Ramon Pueyo Viñuales, partner in charge of Family Enterprise, KPMG Enterprise in Spain, added: “Big global giants and multinational companies are actively competing for talent with family businesses across Europe.
“In order to compete, family businesses need to explain what it means to be a family business and why it’s a good thing to work for one. Rather than avoiding the press and downplaying public visibility, they should speak up about what they do. They should highlight the benefits of joining a family business.”
Optimism and growth
Despite these issues, 41% of family businesses grew their headcount in the last year and only 2% said they felt negative about their business’s outlook for the next 12 months.
- 71% reported feeling confident or very confident in their business’ prospects for the next 12 months and a quarter are neutral.
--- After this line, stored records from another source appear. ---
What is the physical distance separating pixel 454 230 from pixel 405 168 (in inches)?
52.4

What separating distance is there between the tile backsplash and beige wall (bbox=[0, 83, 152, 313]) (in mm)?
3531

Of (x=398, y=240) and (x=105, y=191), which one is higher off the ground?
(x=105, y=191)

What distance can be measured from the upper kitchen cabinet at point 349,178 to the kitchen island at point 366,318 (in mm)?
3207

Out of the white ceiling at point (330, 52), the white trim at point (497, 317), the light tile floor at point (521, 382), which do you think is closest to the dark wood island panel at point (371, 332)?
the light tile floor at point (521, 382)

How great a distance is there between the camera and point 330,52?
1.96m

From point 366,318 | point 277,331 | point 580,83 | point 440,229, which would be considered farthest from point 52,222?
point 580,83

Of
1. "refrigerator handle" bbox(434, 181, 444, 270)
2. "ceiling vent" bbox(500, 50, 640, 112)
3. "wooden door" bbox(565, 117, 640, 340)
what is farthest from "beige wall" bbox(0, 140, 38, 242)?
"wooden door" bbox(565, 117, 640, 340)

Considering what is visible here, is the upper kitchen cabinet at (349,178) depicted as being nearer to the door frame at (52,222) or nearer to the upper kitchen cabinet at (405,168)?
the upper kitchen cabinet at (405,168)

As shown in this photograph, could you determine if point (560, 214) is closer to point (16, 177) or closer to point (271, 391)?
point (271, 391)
- 57% reported increased turnover over the past year, while 27% maintained revenues and 13% saw a reduction.
- Of those that experience an increase in revenue, 74% of the business leaders plan to reinvest it.
Elizabeth Bagger, executive director at the Institute for Family Business, commented: “This latest barometer gives important insights into the challenges family firms are facing and some of the barriers to them achieving their ambitions.
“Despite these challenges it is encouraging to see how many families have plans in place to grow their business, including reinvesting in their business, and exploring new markets. These findings reflect the dynamic, innovative and ambitious family firms we work with every day.”
Succession
The survey also looked at efforts to balance family and business, as well as issues around succession planning.
McCracken said: “I’m pleased to see such a majority placing value on preparing a successor and, as such, that half have the next generation in management roles while one in 10 are clear on their aim to appoint a non-family chief executive in the near future.
“However, eight in 10 are without a chief executive succession plan which suggests there is work to do in many cases. I do think there is still an overly blurry line about the distinction between being a family owner and being a family manager. Deciding on this point can be a pivotal moment for a family at a crossroads.”
UK snapshot
The responses from UK family businesses also suggest that they are less engaged with exporting than the European average.
Less than half (44%) are without any overseas activity; a figure that’s only 24% across the continent.
Appetite to change this exporting gap is also lacking according to the UK sample, with only 26% planning to increase their activity levels abroad, compared to 44% pan-Europe.